Didier Laguerre doit lui remettre une feuille de route dans les jours prochains. Des missions ont déjà été identifiées par l’Exécutif municipal, telles que redéfinir le nom de certaines rue de Fort-de-France qui aujourd’hui, selon les mots du Maire, posent problème, la rue Gallieni par exemple : «Il y a des choses que l’on peut faire très rapidement et d’autres qui prennent plus de temps. À la rentrée il faut qu’un certain nombre de choses soient enclenchées concernant les rues et les places qui posent problème. Maintenant, enlever une plaque, c’est bien, mais il faut la remplacer par quelque chose de partagé ».

Selon la lettre de Didier Laguerre, adressée le 14 juin au collectif de jeunes citoyennes et citoyens martiniquais qu’il avait déjà reçus le 12 de ce mois, il est souhaitable que la Commission fasse des propositions d’actions sur le court, le moyen et long terme ;  elle serait donc chargée : 

— à court terme, de renommer des rues ou de mettre des plaques explicatives sur des personnages controversés (ainsi est-il fait à Bordeaux, et Nantes avec la création d’un parcours mémoriel par exemple), de trouver des lieux de destination pour certaines statues, qui pourraient être enlevées, ou repositionnées ailleurs. 

— à moyen terme, de mettre en place des outils de sensibilisation, et des outils pour restituer les résultats de recherches, en libre accès, sur une plateforme numérique ouverte à tous publics. Les recherches porteraient sur les grandes civilisations africaines, l’esclavage et la traite, les différentes immigrations qui ont constitué le peuple martiniquais, la lutte pour l’émancipation et les libertés dans la Caraïbe.

— à long terme, de faire des propositions pour l’émergence d’un lieu de mémoire symbolique.

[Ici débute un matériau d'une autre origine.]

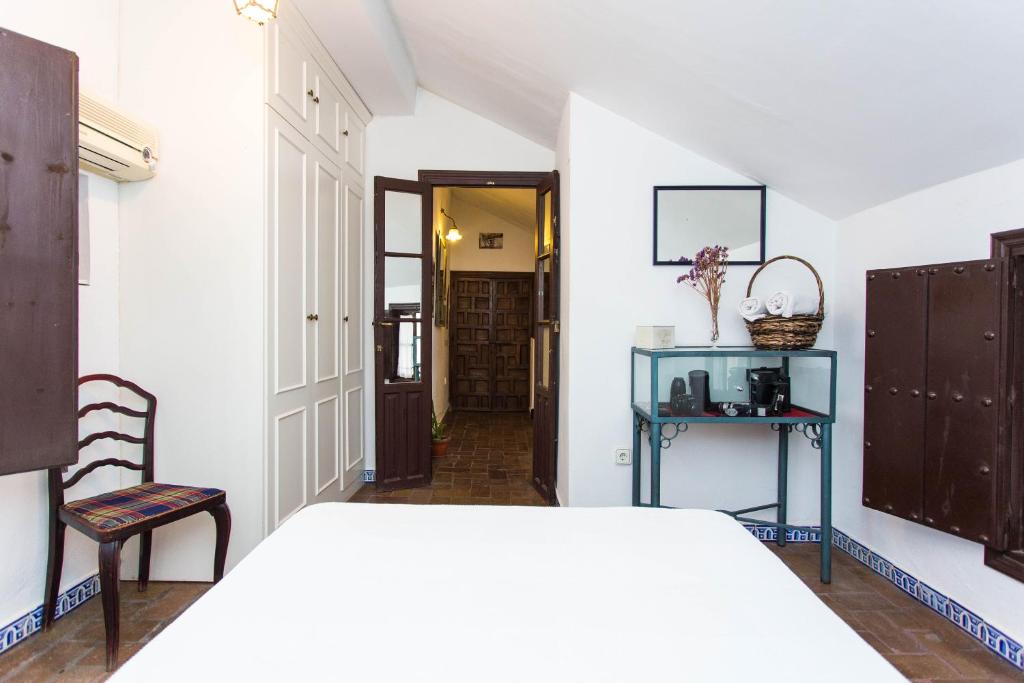 Postel nebo postele na pokoji v ubytování Casa del siglo XVII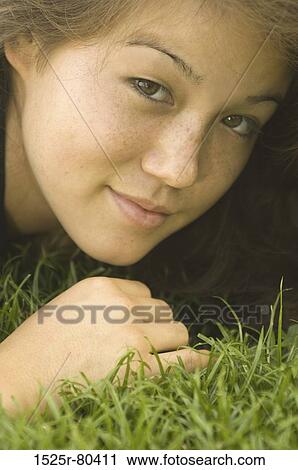 Portrait of a young woman lying on the grass View Large Photo Image Stock Image - Portrait of a young woman lying on the grass. Fotosearch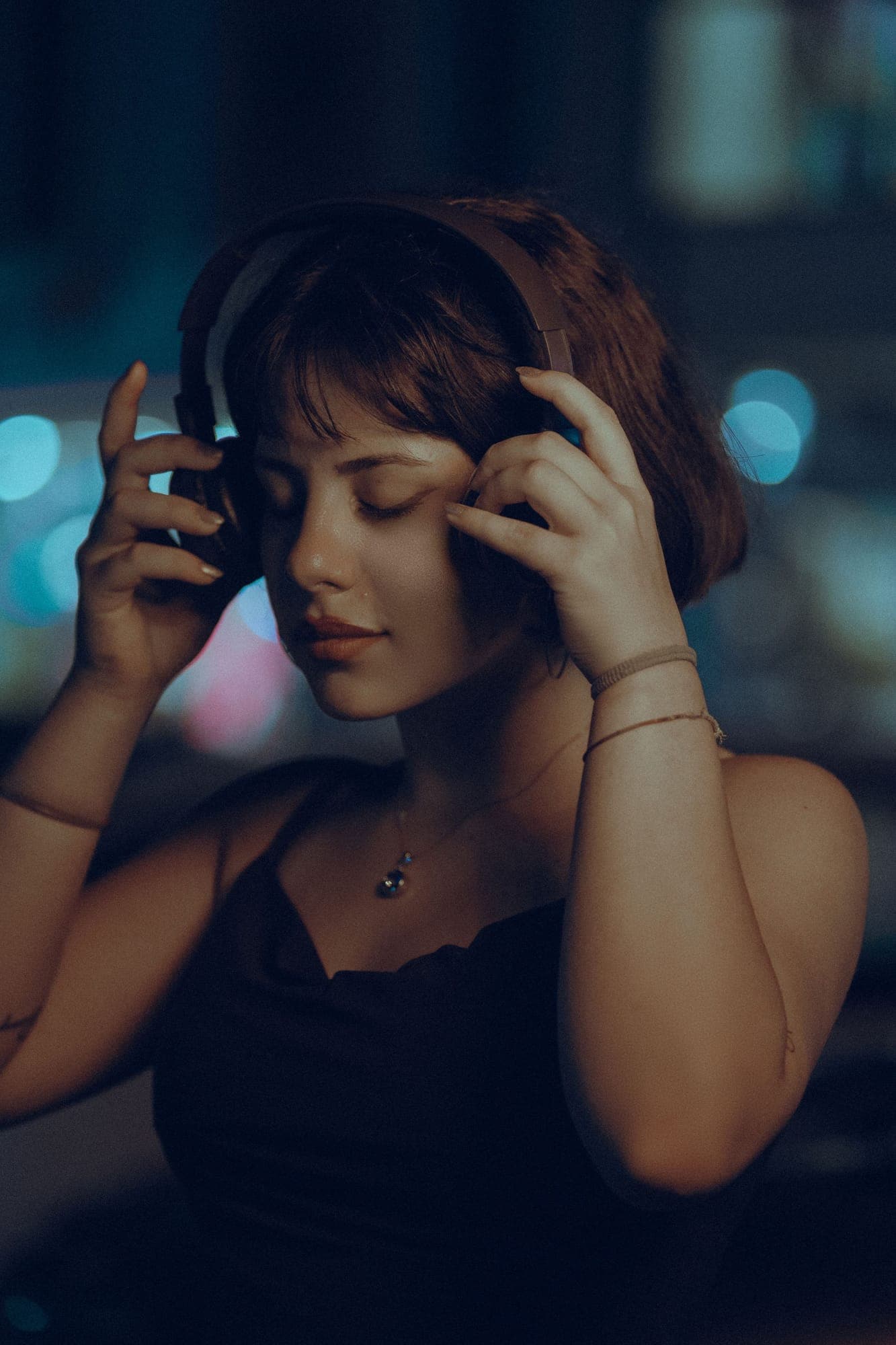 A woman with headphones listening with her eyes closed under city lights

La réflexion est en cours au Prêcheur : Une autre ville de Martinique a sa « Commission pour la Mémoire ». L’instance a été créée l’an dernier par la municipalité du Prêcheur. Les déboulonnages de statues ont relancé un débat vieux de plusieurs années : que faire de la statue de Du Parquet, l’un des premiers colons de la Martinique, responsable de la mort de centaines de d’Amérindiens, et qui trône dans le bourg ?

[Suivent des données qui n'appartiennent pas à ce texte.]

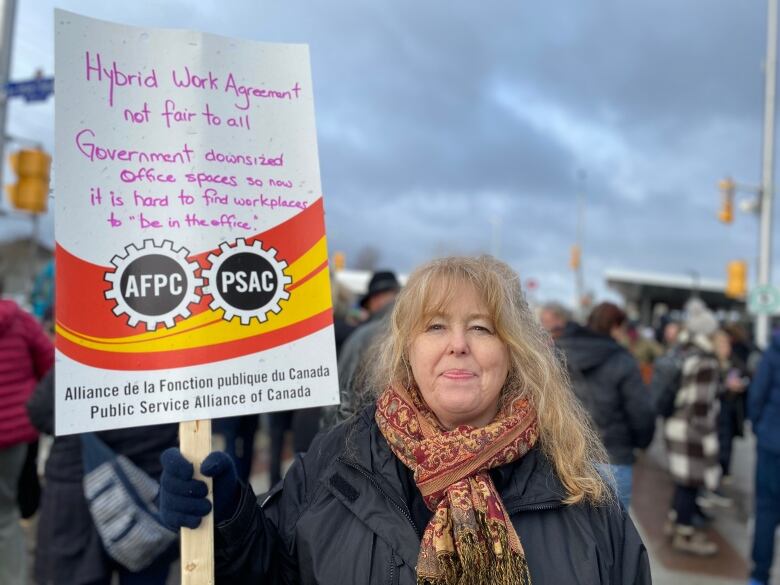 Someone holds a sign at a protest with a long message about the challenges of working in the office.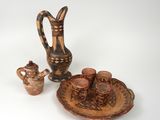 Plusieurs pièces de poterie sont exposées sur un fond blanc
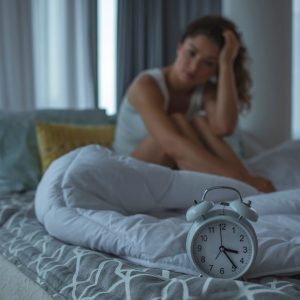 A lady sitting on the bed and a clock on the bed in front of her white blanket.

« Ça fait longtemps que des Préchotins se sont saisis de la présence de cette statue qui trônait au milieu de la place. Elle a déjà été déplacée. L’ancienne majorité de droite lui avait substitué l’actuelle statue en hommage aux esclaves révoltés de mai 1848 », précise Marcelin Nadeau, maire de la commune, qui envisage un débat démocratique pouvant prendre la forme d’un procès, avant de décider du devenir de cette statue.

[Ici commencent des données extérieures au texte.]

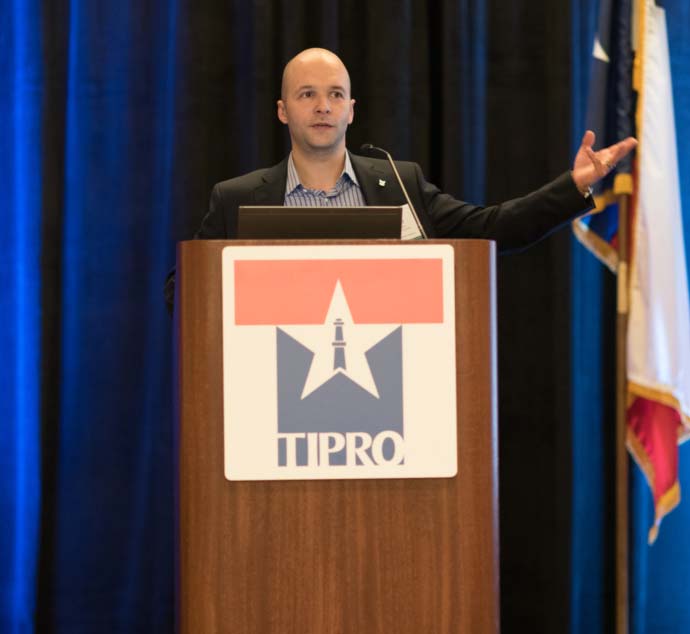Jud Walker speaking at a TIPRO lectern with his arm extended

En conclusion, et selon les mots de Didier Laguerre, il s’agit de proposer des actions concrètes, qui participent à un objectif commun, celui de garder « une Martinique humaniste, fière d’elle-même, solidaire, qui trouve unie la force de regarder demain ». Un objectif qui s’inscrit dans un projet plus général du maire de la ville : «Mon engagement se fait et se poursuivra autour de valeurs : le progrès humain, la dignité, le respect de chacun…». 

Le Général Gallieni, cité par Didier Laguerre : à Fort-de-France la rue, à Paris la statue

Déjà taguée en début de semaine, la statue du général Gallieni, place Vauban à Paris, a été de nouveau vandalisée, jeudi 18 juin. Des militants antiracistes l’ont bâchée symboliquement pour dénoncer le rôle du militaire durant la colonisation.

C’est un personnage de l’Histoire de France qui sème la discorde. Alors que, partout dans le pays, se multiplient les actions antiracistes, questionnant la place des symboles coloniaux dans l’espace public, la figure de Joseph Gallieni fait débat. C’est dans ce contexte pesant que, jeudi 18 juin, des militants antiracistes ont recouvert d’un drap noir la statue du général contesté, qui trône place Vauban dans le VIIe arrondissement de Paris, à deux pas de l’Esplanade des Invalides. Héros de la Première Guerre Mondiale, son histoire est également marquée par la répression sanglante à Madagascar, qui fit près de 80.000 morts lorsqu’il était gouverneur de l’île. Le massacre à la fin du 19° siècle du mouvement Menalamba, mouvement politique insurrectionnel en opposition à la colonisation française, a eu pour conséquence le maintien de l’esclavage sur l’île.